The entertaining book is full of details and anecdotes that this reader guesses are lifted from “real life”. The kids do chores, like ensuring the calves “don’t get too far behind” when the herd’s being moved to the summer pasture; a friend’s dad got caught “between a barbwire fence and some cows rushing toward the creek” and earned twenty stitches; and Mom hands Sarah “an old cellphone” before the brother and sister are about to ride off on their horses (with two Girl Guide cookies each), and tells her daughter “I just put ten dollars of time on this phone, so take it with you in case you have to phone me.” Adults “talk about boring things like the need for more rain, how cool most of the summer has been so far, and the high prices of gas.”

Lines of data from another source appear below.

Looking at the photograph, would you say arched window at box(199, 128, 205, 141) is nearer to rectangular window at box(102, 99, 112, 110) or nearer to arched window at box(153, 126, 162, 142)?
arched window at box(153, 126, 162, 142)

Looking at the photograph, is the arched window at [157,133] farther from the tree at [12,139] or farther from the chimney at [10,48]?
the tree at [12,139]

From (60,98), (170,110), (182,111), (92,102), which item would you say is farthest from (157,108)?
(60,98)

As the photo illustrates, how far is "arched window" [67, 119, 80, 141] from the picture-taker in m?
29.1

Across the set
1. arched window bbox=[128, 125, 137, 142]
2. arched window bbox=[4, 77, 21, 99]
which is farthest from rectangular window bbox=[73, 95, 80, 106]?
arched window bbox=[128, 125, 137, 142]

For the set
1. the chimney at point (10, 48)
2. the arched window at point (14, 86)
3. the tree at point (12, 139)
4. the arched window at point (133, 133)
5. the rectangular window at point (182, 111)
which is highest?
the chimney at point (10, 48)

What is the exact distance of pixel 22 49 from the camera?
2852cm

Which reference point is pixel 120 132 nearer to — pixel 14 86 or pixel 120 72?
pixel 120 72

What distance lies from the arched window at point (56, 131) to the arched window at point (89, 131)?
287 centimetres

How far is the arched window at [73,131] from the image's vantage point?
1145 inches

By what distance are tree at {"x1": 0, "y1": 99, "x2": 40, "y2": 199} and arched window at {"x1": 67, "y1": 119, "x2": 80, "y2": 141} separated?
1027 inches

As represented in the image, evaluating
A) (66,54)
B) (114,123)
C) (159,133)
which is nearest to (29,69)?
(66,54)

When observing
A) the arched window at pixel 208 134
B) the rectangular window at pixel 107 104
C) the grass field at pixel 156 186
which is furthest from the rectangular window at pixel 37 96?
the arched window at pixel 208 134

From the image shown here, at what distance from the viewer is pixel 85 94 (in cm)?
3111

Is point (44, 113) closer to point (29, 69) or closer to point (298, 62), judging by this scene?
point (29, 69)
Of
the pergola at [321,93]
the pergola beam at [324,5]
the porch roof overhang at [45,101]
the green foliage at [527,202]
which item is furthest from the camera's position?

There are several food descriptions, ie: picnic lunches, and the cattle drive lunch, which includes “Grandpa Joe’s gluten-free sandwiches” and “Carrots and red pepper sticks, apples and grapes, cookies and granola bars”. It’s easy to imagine the “huge thermoses of coffee and tea set on the tailgate” as Scruffy—the abandoned dog found while the brother and sister are out on their horses with “Dad” (who is “[riding] … around the pastures to see if any fences need fixing”)— darts between the characters and calves.

Wendi Nordell’s detailed black and white drawings—one or two per chapter—enhance Cameron’s text and tell stories of their own ie: cowboy-hatted adults sit around a campfire while the children split into small groups, and a horse checks out the action from beyond the barn. Kids could have fun colouring the illustrations with pencil crayons.